Document section —
* * * * *

CFIA-Allergen-Free” or “No Allergens” claims
published at - 28 November 2023

For companies seeking certifications in food safety or quality, it is essential to strictly adhere to these regulations and this website. These guidelines assist companies and institutions in the food supply chain to avoid any mistakes and to comply with national laws.

The Canadian Food Inspection Agency published general "allergen-free" or "no allergens" claims on their website on September 15, 2023.https://inspection.canada.ca/food-labels.

"General claims stating only "allergen-free" or "no allergens" are considered to be too broad in nature and are therefore not acceptable. The list of potential food allergen sources is not restricted to the list of priority food allergens identified by Health Canada. There are over 200 food proteins that can cause adverse reactions to some segments of the population. Therefore, it is likely to create an erroneous impression to state that a product is free of allergens.

Common food allergens-Priority allergens

Severe allergic reactions (e.g. anaphylactic reaction) occur when the body's immune system strongly reacts to a particular allergenic protein or irritant. These reactions may be caused by food, insect stings and medications. Health Canada, the Canadian Food Inspection Agency (CFIA), allergy associations, and the medical community have identified the key substances most frequently associated with food allergies and allergic-type reactions. These substances are often referred to as priority food allergens.

Health Canada and CFIA have developed a series of pamphlets with information for consumers about each of the priority allergens:

Eggs, Milk, Mustard, Peanuts, Crustaceans and molluscs, Fish, Sesame seeds, Soy, Sulphites, Tree Nuts, Wheat and triticale.

It is essential to emphasize that companies applying for certifications in food safety or quality are obligated to strictly implement all requirements by referring to these regulations and this website. These regulations assist companies and institutions in the food supply chain to avoid any mistakes and stay compliant with national laws.

* * * * *

Questions —
1) Return the passage of the allergen-claims notice above starting at "Eggs, Milk, Mustard, Peanuts, Crustaceans" and ending at "compliant with national laws.".
2) According to the allergen-claims notice, how many food proteins can cause adverse reactions in some segments of the population?

* * * * *

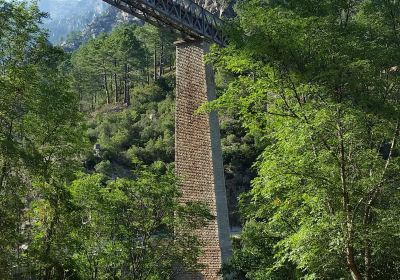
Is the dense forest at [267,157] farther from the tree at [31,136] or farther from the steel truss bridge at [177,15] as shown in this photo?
the steel truss bridge at [177,15]

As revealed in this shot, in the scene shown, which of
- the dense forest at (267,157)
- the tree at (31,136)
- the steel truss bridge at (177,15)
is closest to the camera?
the dense forest at (267,157)

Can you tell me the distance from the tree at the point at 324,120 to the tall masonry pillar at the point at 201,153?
19.8ft

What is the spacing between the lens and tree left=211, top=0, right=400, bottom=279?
23.4ft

* * * * *

Responses to the tasks —
1)
Eggs, Milk, Mustard, Peanuts, Crustaceans and molluscs, Fish, Sesame seeds, Soy, Sulphites, Tree Nuts, Wheat and triticale.

It is essential to emphasize that companies applying for certifications in food safety or quality are obligated to strictly implement all requirements by referring to these regulations and this website. These regulations assist companies and institutions in the food supply chain to avoid any mistakes and stay compliant with national laws.

2) Over 200.